## PAGE EXCERPT
::::

InvestorsHub Logo
Followers 648
Posts 10758
Boards Moderated 3
Alias Born 03/07/2015

Re: None

Tuesday, 04/18/2017 10:52:41 AM

Tuesday, April 18, 2017 10:52:41 AM

Post# of 51517
DRNK NEWS (ACQUISITIONS, SHARE RETIREMENT, FINANCIALS, NAME CHANGE, BUSINESS MODEL)

NOHO, Inc. to Reduce Authorized Shares - Company Plans to Take Action Against Previous Management
http://finance.yahoo.com/news/noho-inc-reduce-authorized-40-143500140.html
Noho, Inc. (OTC PINK: DRNK) today announced that the company plans on filing its Annual Report on the OTCPink Alternative Reporting System. The Company has successfully been re-instated to the OTC Disclosure and News Service and will publish their Annual Report for the year ended December 31, 2016 within the prescribed extension period of the extended filing deadline.

In conjunction with the Asset Purchase Agreement with Essential Marketing Systems (the "EMS APA", NOHO also agreed to assume a promissory note in the amount of $521,975 payable to Mersky (the "Mersky Note". On December 28, 2016, Mersky allocated 2,160,000 shares of Series B Preferred stock he already owned in exchange for the cancellation of the Mersky Note.
The Company plans on filing Amended and Restated Articles of Incorporation with the Secretary of State of Wyoming, whereby it will reduce the number of shares of authorized capital from 65,050,000,000 to 25,050,000,000; comprised of 25,000,000,000 shares of common stock and 50,000,000 shares of preferred stock.

::::

## DATA EXCERPT

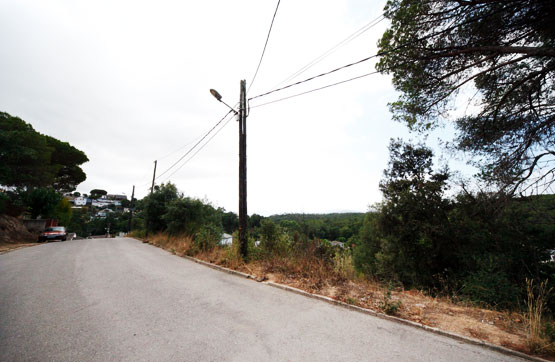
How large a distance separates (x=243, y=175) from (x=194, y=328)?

::::

## THE EXERCISE
From the NOHO, Inc. news post, reproduce the passage starting at "In conjunction with" and ending at "of preferred stock.".

## WRITTEN RESPONSE
In conjunction with the Asset Purchase Agreement with Essential Marketing Systems (the "EMS APA", NOHO also agreed to assume a promissory note in the amount of $521,975 payable to Mersky (the "Mersky Note". On December 28, 2016, Mersky allocated 2,160,000 shares of Series B Preferred stock he already owned in exchange for the cancellation of the Mersky Note.
The Company plans on filing Amended and Restated Articles of Incorporation with the Secretary of State of Wyoming, whereby it will reduce the number of shares of authorized capital from 65,050,000,000 to 25,050,000,000; comprised of 25,000,000,000 shares of common stock and 50,000,000 shares of preferred stock.